The story did turn out to be very interesting, but it could probably have been told better in about a third as many pages.

It was Cap'n Crunch. :smalltongue:

He hasn't gone off on his random tangents as much in his latest books, but some of us see them as a feature, not a bug. They're fun little explorations into nerd-dom. We don't need to know the complex coordinate-system method of how a character's family is determining who should get what heirlooms, as far as the plot goes he could have just inherited the trunk normally (or just found it in an attic without having to get it via inheritance or whatever). I thought the mathematical way they went about it to be entertaining in itself.

Not saying that everybody should find it so, but I read his books primarily to be entertained and those portions do not take that away from me, personally. YMMV of course. :smallsmile:

warty goblin
2012-03-06, 12:22 PM
Abercrombie has to be one of the darkest, snarkiest, and all around badass writers that I've read in a long time. Where else would you have a trilogy that has a main character who is horribly crippled by enemy torturers, only to be appointed the chief inquisition officer and torturer of the kingdom....and given and office on the umpteenth floor of a tower despite the fact that he can barely walk? Yeah, pure win :smallbiggrin:
I read the Blade Itself, or whatever the first book of Abercrombie's trilogy is, and found myself unimpressed. There were some good moments, but after finishing the entire thing I still didn't know what the actual plot was, and hadn't found the character development particularly compelling. Based on that I didn't read the other books in the series. The action scenes were good though.

Also, avoid the Sword of Truth. The first book is actually good, the second decent, the third through fourth or maybe fifth OK to below average, and everything after that a waste of paper and an insult to anybody with two ethical brain cells to rub together.

Asheram
2012-03-06, 04:19 PM
Just emagine if this world succeded in being published as an rpg like it was origionaly intended.


It would be glorious! Though the magic system would be somewhat of a pain...

Agent 451
2012-03-06, 08:57 PM
It would be glorious! Though the magic system would be somewhat of a pain...

And people think there are balance issues with 3.5 ed magic... :smalltongue:

Jade Dragon
2012-03-06, 10:02 PM
I love Percy Jackson and the Olympians, and The Heroes of Olympus is worth it if you can get over Jason's characterization.

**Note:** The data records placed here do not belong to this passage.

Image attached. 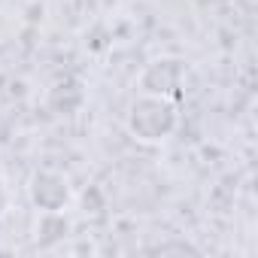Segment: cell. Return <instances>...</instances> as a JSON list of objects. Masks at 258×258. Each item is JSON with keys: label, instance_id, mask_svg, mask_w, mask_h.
<instances>
[{"label": "cell", "instance_id": "1", "mask_svg": "<svg viewBox=\"0 0 258 258\" xmlns=\"http://www.w3.org/2000/svg\"><path fill=\"white\" fill-rule=\"evenodd\" d=\"M127 134L140 143H164L179 127V97L140 91L127 106Z\"/></svg>", "mask_w": 258, "mask_h": 258}, {"label": "cell", "instance_id": "2", "mask_svg": "<svg viewBox=\"0 0 258 258\" xmlns=\"http://www.w3.org/2000/svg\"><path fill=\"white\" fill-rule=\"evenodd\" d=\"M73 198L70 179L58 170H37L31 179V201L43 213H61Z\"/></svg>", "mask_w": 258, "mask_h": 258}, {"label": "cell", "instance_id": "3", "mask_svg": "<svg viewBox=\"0 0 258 258\" xmlns=\"http://www.w3.org/2000/svg\"><path fill=\"white\" fill-rule=\"evenodd\" d=\"M143 73L158 76V82H146V85H140V91H152V94L179 97V88H182V61L161 58V61H152Z\"/></svg>", "mask_w": 258, "mask_h": 258}, {"label": "cell", "instance_id": "4", "mask_svg": "<svg viewBox=\"0 0 258 258\" xmlns=\"http://www.w3.org/2000/svg\"><path fill=\"white\" fill-rule=\"evenodd\" d=\"M7 210H10V188H7L4 179H0V219L7 216Z\"/></svg>", "mask_w": 258, "mask_h": 258}]
</instances>
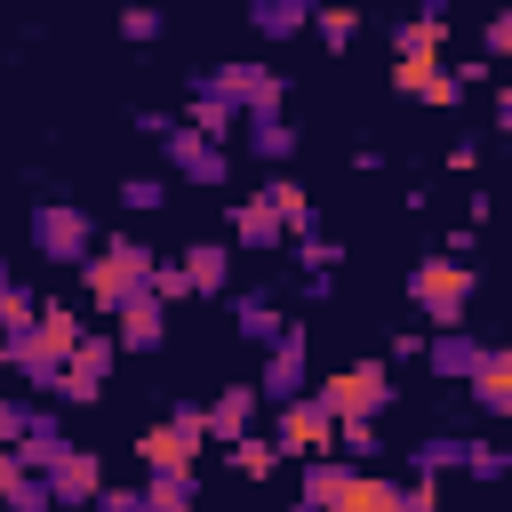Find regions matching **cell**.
Segmentation results:
<instances>
[{
  "label": "cell",
  "instance_id": "9c48e42d",
  "mask_svg": "<svg viewBox=\"0 0 512 512\" xmlns=\"http://www.w3.org/2000/svg\"><path fill=\"white\" fill-rule=\"evenodd\" d=\"M200 88H216V96H232L240 112H272L288 88H280V72L272 64H208V72H192Z\"/></svg>",
  "mask_w": 512,
  "mask_h": 512
},
{
  "label": "cell",
  "instance_id": "d4e9b609",
  "mask_svg": "<svg viewBox=\"0 0 512 512\" xmlns=\"http://www.w3.org/2000/svg\"><path fill=\"white\" fill-rule=\"evenodd\" d=\"M248 24H256V40H296L312 24V0H248Z\"/></svg>",
  "mask_w": 512,
  "mask_h": 512
},
{
  "label": "cell",
  "instance_id": "9a60e30c",
  "mask_svg": "<svg viewBox=\"0 0 512 512\" xmlns=\"http://www.w3.org/2000/svg\"><path fill=\"white\" fill-rule=\"evenodd\" d=\"M280 328H288V312L264 296V288H248V296H232V336L240 344H256V352H272L280 344Z\"/></svg>",
  "mask_w": 512,
  "mask_h": 512
},
{
  "label": "cell",
  "instance_id": "b9f144b4",
  "mask_svg": "<svg viewBox=\"0 0 512 512\" xmlns=\"http://www.w3.org/2000/svg\"><path fill=\"white\" fill-rule=\"evenodd\" d=\"M96 512H152V496H144V488H112V480H104Z\"/></svg>",
  "mask_w": 512,
  "mask_h": 512
},
{
  "label": "cell",
  "instance_id": "44dd1931",
  "mask_svg": "<svg viewBox=\"0 0 512 512\" xmlns=\"http://www.w3.org/2000/svg\"><path fill=\"white\" fill-rule=\"evenodd\" d=\"M280 240H288V224H280V208H272L264 192L232 208V248H256V256H264V248H280Z\"/></svg>",
  "mask_w": 512,
  "mask_h": 512
},
{
  "label": "cell",
  "instance_id": "d6a6232c",
  "mask_svg": "<svg viewBox=\"0 0 512 512\" xmlns=\"http://www.w3.org/2000/svg\"><path fill=\"white\" fill-rule=\"evenodd\" d=\"M160 32H168V16H160L152 0H128V8H120V40L144 48V40H160Z\"/></svg>",
  "mask_w": 512,
  "mask_h": 512
},
{
  "label": "cell",
  "instance_id": "7c38bea8",
  "mask_svg": "<svg viewBox=\"0 0 512 512\" xmlns=\"http://www.w3.org/2000/svg\"><path fill=\"white\" fill-rule=\"evenodd\" d=\"M112 336H120V352H160V336H168V304L152 296V280L128 288V296L112 304Z\"/></svg>",
  "mask_w": 512,
  "mask_h": 512
},
{
  "label": "cell",
  "instance_id": "c3c4849f",
  "mask_svg": "<svg viewBox=\"0 0 512 512\" xmlns=\"http://www.w3.org/2000/svg\"><path fill=\"white\" fill-rule=\"evenodd\" d=\"M504 480H512V448H504Z\"/></svg>",
  "mask_w": 512,
  "mask_h": 512
},
{
  "label": "cell",
  "instance_id": "1f68e13d",
  "mask_svg": "<svg viewBox=\"0 0 512 512\" xmlns=\"http://www.w3.org/2000/svg\"><path fill=\"white\" fill-rule=\"evenodd\" d=\"M0 512H56V488H48V472H16V480L0 488Z\"/></svg>",
  "mask_w": 512,
  "mask_h": 512
},
{
  "label": "cell",
  "instance_id": "cb8c5ba5",
  "mask_svg": "<svg viewBox=\"0 0 512 512\" xmlns=\"http://www.w3.org/2000/svg\"><path fill=\"white\" fill-rule=\"evenodd\" d=\"M184 120H192V128H200V136H216V144H232V136H240V120H248V112H240V104H232V96H216V88H200V80H192V112H184Z\"/></svg>",
  "mask_w": 512,
  "mask_h": 512
},
{
  "label": "cell",
  "instance_id": "d6986e66",
  "mask_svg": "<svg viewBox=\"0 0 512 512\" xmlns=\"http://www.w3.org/2000/svg\"><path fill=\"white\" fill-rule=\"evenodd\" d=\"M448 48V0H424L408 24H392V56H440Z\"/></svg>",
  "mask_w": 512,
  "mask_h": 512
},
{
  "label": "cell",
  "instance_id": "8d00e7d4",
  "mask_svg": "<svg viewBox=\"0 0 512 512\" xmlns=\"http://www.w3.org/2000/svg\"><path fill=\"white\" fill-rule=\"evenodd\" d=\"M32 408H40V400H8V392H0V448H16V440L32 432Z\"/></svg>",
  "mask_w": 512,
  "mask_h": 512
},
{
  "label": "cell",
  "instance_id": "2e32d148",
  "mask_svg": "<svg viewBox=\"0 0 512 512\" xmlns=\"http://www.w3.org/2000/svg\"><path fill=\"white\" fill-rule=\"evenodd\" d=\"M64 456H72V440H64V424H56V408L40 400V408H32V432L16 440V464H24V472H56Z\"/></svg>",
  "mask_w": 512,
  "mask_h": 512
},
{
  "label": "cell",
  "instance_id": "484cf974",
  "mask_svg": "<svg viewBox=\"0 0 512 512\" xmlns=\"http://www.w3.org/2000/svg\"><path fill=\"white\" fill-rule=\"evenodd\" d=\"M312 24H320V48H328V56H344V48L360 40V8H352V0H312Z\"/></svg>",
  "mask_w": 512,
  "mask_h": 512
},
{
  "label": "cell",
  "instance_id": "5b68a950",
  "mask_svg": "<svg viewBox=\"0 0 512 512\" xmlns=\"http://www.w3.org/2000/svg\"><path fill=\"white\" fill-rule=\"evenodd\" d=\"M304 384H312V336H304V320H288V328H280V344H272V352H264V368H256V392H264L272 408H288Z\"/></svg>",
  "mask_w": 512,
  "mask_h": 512
},
{
  "label": "cell",
  "instance_id": "7a4b0ae2",
  "mask_svg": "<svg viewBox=\"0 0 512 512\" xmlns=\"http://www.w3.org/2000/svg\"><path fill=\"white\" fill-rule=\"evenodd\" d=\"M144 280H152V248L128 240V232H120V240H96V256L80 264V288H88L96 312H112V304H120L128 288H144Z\"/></svg>",
  "mask_w": 512,
  "mask_h": 512
},
{
  "label": "cell",
  "instance_id": "83f0119b",
  "mask_svg": "<svg viewBox=\"0 0 512 512\" xmlns=\"http://www.w3.org/2000/svg\"><path fill=\"white\" fill-rule=\"evenodd\" d=\"M336 512H400V480H384V472H352V488H344Z\"/></svg>",
  "mask_w": 512,
  "mask_h": 512
},
{
  "label": "cell",
  "instance_id": "277c9868",
  "mask_svg": "<svg viewBox=\"0 0 512 512\" xmlns=\"http://www.w3.org/2000/svg\"><path fill=\"white\" fill-rule=\"evenodd\" d=\"M32 256L80 272V264L96 256V224H88V208H72V200H40V208H32Z\"/></svg>",
  "mask_w": 512,
  "mask_h": 512
},
{
  "label": "cell",
  "instance_id": "7bdbcfd3",
  "mask_svg": "<svg viewBox=\"0 0 512 512\" xmlns=\"http://www.w3.org/2000/svg\"><path fill=\"white\" fill-rule=\"evenodd\" d=\"M128 128H136V136H152V144H160V136H168V128H176V120H168V112H136V120H128Z\"/></svg>",
  "mask_w": 512,
  "mask_h": 512
},
{
  "label": "cell",
  "instance_id": "e0dca14e",
  "mask_svg": "<svg viewBox=\"0 0 512 512\" xmlns=\"http://www.w3.org/2000/svg\"><path fill=\"white\" fill-rule=\"evenodd\" d=\"M344 488H352V464H336V456H304V472H296V504H304V512H336Z\"/></svg>",
  "mask_w": 512,
  "mask_h": 512
},
{
  "label": "cell",
  "instance_id": "4fadbf2b",
  "mask_svg": "<svg viewBox=\"0 0 512 512\" xmlns=\"http://www.w3.org/2000/svg\"><path fill=\"white\" fill-rule=\"evenodd\" d=\"M424 368H432L440 384H472V376L488 368V344H480V336H464V328H432V344H424Z\"/></svg>",
  "mask_w": 512,
  "mask_h": 512
},
{
  "label": "cell",
  "instance_id": "4316f807",
  "mask_svg": "<svg viewBox=\"0 0 512 512\" xmlns=\"http://www.w3.org/2000/svg\"><path fill=\"white\" fill-rule=\"evenodd\" d=\"M464 456H472V440H456V432H432V440H416V448H408V464H416V472H432V480H440V472H464Z\"/></svg>",
  "mask_w": 512,
  "mask_h": 512
},
{
  "label": "cell",
  "instance_id": "8fae6325",
  "mask_svg": "<svg viewBox=\"0 0 512 512\" xmlns=\"http://www.w3.org/2000/svg\"><path fill=\"white\" fill-rule=\"evenodd\" d=\"M392 88L432 104V112H456L464 104V72H440V56H392Z\"/></svg>",
  "mask_w": 512,
  "mask_h": 512
},
{
  "label": "cell",
  "instance_id": "f6af8a7d",
  "mask_svg": "<svg viewBox=\"0 0 512 512\" xmlns=\"http://www.w3.org/2000/svg\"><path fill=\"white\" fill-rule=\"evenodd\" d=\"M496 128H504V144H512V88L496 96Z\"/></svg>",
  "mask_w": 512,
  "mask_h": 512
},
{
  "label": "cell",
  "instance_id": "52a82bcc",
  "mask_svg": "<svg viewBox=\"0 0 512 512\" xmlns=\"http://www.w3.org/2000/svg\"><path fill=\"white\" fill-rule=\"evenodd\" d=\"M320 400L336 416H384L392 408V376H384V360H352V368L320 376Z\"/></svg>",
  "mask_w": 512,
  "mask_h": 512
},
{
  "label": "cell",
  "instance_id": "ee69618b",
  "mask_svg": "<svg viewBox=\"0 0 512 512\" xmlns=\"http://www.w3.org/2000/svg\"><path fill=\"white\" fill-rule=\"evenodd\" d=\"M424 344H432L424 328H400V336H392V352H400V360H424Z\"/></svg>",
  "mask_w": 512,
  "mask_h": 512
},
{
  "label": "cell",
  "instance_id": "7402d4cb",
  "mask_svg": "<svg viewBox=\"0 0 512 512\" xmlns=\"http://www.w3.org/2000/svg\"><path fill=\"white\" fill-rule=\"evenodd\" d=\"M184 272H192V296H232V240H192Z\"/></svg>",
  "mask_w": 512,
  "mask_h": 512
},
{
  "label": "cell",
  "instance_id": "6da1fadb",
  "mask_svg": "<svg viewBox=\"0 0 512 512\" xmlns=\"http://www.w3.org/2000/svg\"><path fill=\"white\" fill-rule=\"evenodd\" d=\"M408 304H416V320L456 328V320L472 312V264H464V256H448V248L416 256V264H408Z\"/></svg>",
  "mask_w": 512,
  "mask_h": 512
},
{
  "label": "cell",
  "instance_id": "8992f818",
  "mask_svg": "<svg viewBox=\"0 0 512 512\" xmlns=\"http://www.w3.org/2000/svg\"><path fill=\"white\" fill-rule=\"evenodd\" d=\"M160 152H168V168H176L184 184H200V192H216V184L232 176V152H224L216 136H200L192 120H176V128L160 136Z\"/></svg>",
  "mask_w": 512,
  "mask_h": 512
},
{
  "label": "cell",
  "instance_id": "603a6c76",
  "mask_svg": "<svg viewBox=\"0 0 512 512\" xmlns=\"http://www.w3.org/2000/svg\"><path fill=\"white\" fill-rule=\"evenodd\" d=\"M464 392H472V408H480V416H512V352H504V344H488V368H480Z\"/></svg>",
  "mask_w": 512,
  "mask_h": 512
},
{
  "label": "cell",
  "instance_id": "ffe728a7",
  "mask_svg": "<svg viewBox=\"0 0 512 512\" xmlns=\"http://www.w3.org/2000/svg\"><path fill=\"white\" fill-rule=\"evenodd\" d=\"M240 144H248L264 168H280V160L296 152V128H288V112L272 104V112H248V120H240Z\"/></svg>",
  "mask_w": 512,
  "mask_h": 512
},
{
  "label": "cell",
  "instance_id": "ac0fdd59",
  "mask_svg": "<svg viewBox=\"0 0 512 512\" xmlns=\"http://www.w3.org/2000/svg\"><path fill=\"white\" fill-rule=\"evenodd\" d=\"M256 400H264L256 384H224V392L208 400V440H224V448H232L240 432H256Z\"/></svg>",
  "mask_w": 512,
  "mask_h": 512
},
{
  "label": "cell",
  "instance_id": "f907efd6",
  "mask_svg": "<svg viewBox=\"0 0 512 512\" xmlns=\"http://www.w3.org/2000/svg\"><path fill=\"white\" fill-rule=\"evenodd\" d=\"M296 512H304V504H296Z\"/></svg>",
  "mask_w": 512,
  "mask_h": 512
},
{
  "label": "cell",
  "instance_id": "30bf717a",
  "mask_svg": "<svg viewBox=\"0 0 512 512\" xmlns=\"http://www.w3.org/2000/svg\"><path fill=\"white\" fill-rule=\"evenodd\" d=\"M112 360H120V336H96V328H88V336L64 352V400L88 408V400L112 384Z\"/></svg>",
  "mask_w": 512,
  "mask_h": 512
},
{
  "label": "cell",
  "instance_id": "ba28073f",
  "mask_svg": "<svg viewBox=\"0 0 512 512\" xmlns=\"http://www.w3.org/2000/svg\"><path fill=\"white\" fill-rule=\"evenodd\" d=\"M280 456H336V408L320 400V392H296L288 408H280Z\"/></svg>",
  "mask_w": 512,
  "mask_h": 512
},
{
  "label": "cell",
  "instance_id": "681fc988",
  "mask_svg": "<svg viewBox=\"0 0 512 512\" xmlns=\"http://www.w3.org/2000/svg\"><path fill=\"white\" fill-rule=\"evenodd\" d=\"M448 8H464V0H448Z\"/></svg>",
  "mask_w": 512,
  "mask_h": 512
},
{
  "label": "cell",
  "instance_id": "4dcf8cb0",
  "mask_svg": "<svg viewBox=\"0 0 512 512\" xmlns=\"http://www.w3.org/2000/svg\"><path fill=\"white\" fill-rule=\"evenodd\" d=\"M232 472H240V480H272V472H280V440L240 432V440H232Z\"/></svg>",
  "mask_w": 512,
  "mask_h": 512
},
{
  "label": "cell",
  "instance_id": "836d02e7",
  "mask_svg": "<svg viewBox=\"0 0 512 512\" xmlns=\"http://www.w3.org/2000/svg\"><path fill=\"white\" fill-rule=\"evenodd\" d=\"M120 208L152 216V208H168V184H160V176H128V184H120Z\"/></svg>",
  "mask_w": 512,
  "mask_h": 512
},
{
  "label": "cell",
  "instance_id": "d590c367",
  "mask_svg": "<svg viewBox=\"0 0 512 512\" xmlns=\"http://www.w3.org/2000/svg\"><path fill=\"white\" fill-rule=\"evenodd\" d=\"M336 448L344 456H376V416H336Z\"/></svg>",
  "mask_w": 512,
  "mask_h": 512
},
{
  "label": "cell",
  "instance_id": "f546056e",
  "mask_svg": "<svg viewBox=\"0 0 512 512\" xmlns=\"http://www.w3.org/2000/svg\"><path fill=\"white\" fill-rule=\"evenodd\" d=\"M264 200H272V208H280V224H288V232H296V240H304V232H312V192H304V184H296V176H272V184H264Z\"/></svg>",
  "mask_w": 512,
  "mask_h": 512
},
{
  "label": "cell",
  "instance_id": "60d3db41",
  "mask_svg": "<svg viewBox=\"0 0 512 512\" xmlns=\"http://www.w3.org/2000/svg\"><path fill=\"white\" fill-rule=\"evenodd\" d=\"M480 48H488V56H512V8H496V16L480 24Z\"/></svg>",
  "mask_w": 512,
  "mask_h": 512
},
{
  "label": "cell",
  "instance_id": "3957f363",
  "mask_svg": "<svg viewBox=\"0 0 512 512\" xmlns=\"http://www.w3.org/2000/svg\"><path fill=\"white\" fill-rule=\"evenodd\" d=\"M200 448H208V408H192V400H176V408L136 440L144 472H192V464H200Z\"/></svg>",
  "mask_w": 512,
  "mask_h": 512
},
{
  "label": "cell",
  "instance_id": "bcb514c9",
  "mask_svg": "<svg viewBox=\"0 0 512 512\" xmlns=\"http://www.w3.org/2000/svg\"><path fill=\"white\" fill-rule=\"evenodd\" d=\"M16 472H24V464H16V448H0V488H8Z\"/></svg>",
  "mask_w": 512,
  "mask_h": 512
},
{
  "label": "cell",
  "instance_id": "7dc6e473",
  "mask_svg": "<svg viewBox=\"0 0 512 512\" xmlns=\"http://www.w3.org/2000/svg\"><path fill=\"white\" fill-rule=\"evenodd\" d=\"M8 288H16V272H8V264H0V296H8Z\"/></svg>",
  "mask_w": 512,
  "mask_h": 512
},
{
  "label": "cell",
  "instance_id": "5bb4252c",
  "mask_svg": "<svg viewBox=\"0 0 512 512\" xmlns=\"http://www.w3.org/2000/svg\"><path fill=\"white\" fill-rule=\"evenodd\" d=\"M48 488H56V512H96V496H104V456H96V448H72V456L48 472Z\"/></svg>",
  "mask_w": 512,
  "mask_h": 512
},
{
  "label": "cell",
  "instance_id": "f1b7e54d",
  "mask_svg": "<svg viewBox=\"0 0 512 512\" xmlns=\"http://www.w3.org/2000/svg\"><path fill=\"white\" fill-rule=\"evenodd\" d=\"M144 496H152V512H192L200 504V472H144Z\"/></svg>",
  "mask_w": 512,
  "mask_h": 512
},
{
  "label": "cell",
  "instance_id": "f35d334b",
  "mask_svg": "<svg viewBox=\"0 0 512 512\" xmlns=\"http://www.w3.org/2000/svg\"><path fill=\"white\" fill-rule=\"evenodd\" d=\"M400 512H440V480H432V472L400 480Z\"/></svg>",
  "mask_w": 512,
  "mask_h": 512
},
{
  "label": "cell",
  "instance_id": "e575fe53",
  "mask_svg": "<svg viewBox=\"0 0 512 512\" xmlns=\"http://www.w3.org/2000/svg\"><path fill=\"white\" fill-rule=\"evenodd\" d=\"M152 296H160V304H184V296H192V272H184V256H176V264H160V256H152Z\"/></svg>",
  "mask_w": 512,
  "mask_h": 512
},
{
  "label": "cell",
  "instance_id": "ab89813d",
  "mask_svg": "<svg viewBox=\"0 0 512 512\" xmlns=\"http://www.w3.org/2000/svg\"><path fill=\"white\" fill-rule=\"evenodd\" d=\"M464 472H472V480H504V448H488V440H472V456H464Z\"/></svg>",
  "mask_w": 512,
  "mask_h": 512
},
{
  "label": "cell",
  "instance_id": "74e56055",
  "mask_svg": "<svg viewBox=\"0 0 512 512\" xmlns=\"http://www.w3.org/2000/svg\"><path fill=\"white\" fill-rule=\"evenodd\" d=\"M336 256H344V248H336V240H320V232H304V240H296V264H304V272H336Z\"/></svg>",
  "mask_w": 512,
  "mask_h": 512
}]
</instances>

There's also a promising new series called Ashtown Burials. Currently out is book 1, The Dragon's Tooth. There's an order of explorers who imprison ancient powers and explore the world. To join, you have to swear this oath.
Please declare aloud: I hereby undertake to tread the world, to garden the wild, and to saddle the seas, as did my brother Brendan. I will not turn away from shades in fear, nor avert my eyes from light. I shall do as my Keeper requires, and keep no secret from a Sage. May the stars guide me and my strength preserve me. And I will not smoke in the library.

Asheram
2012-03-07, 02:54 PM
And people think there are balance issues with 3.5 ed magic... :smalltongue:

Now I'm really curious about the races. What LA would an Tiste Andii, Jaghut... or Beru fend, a Thelomen Toblakai have?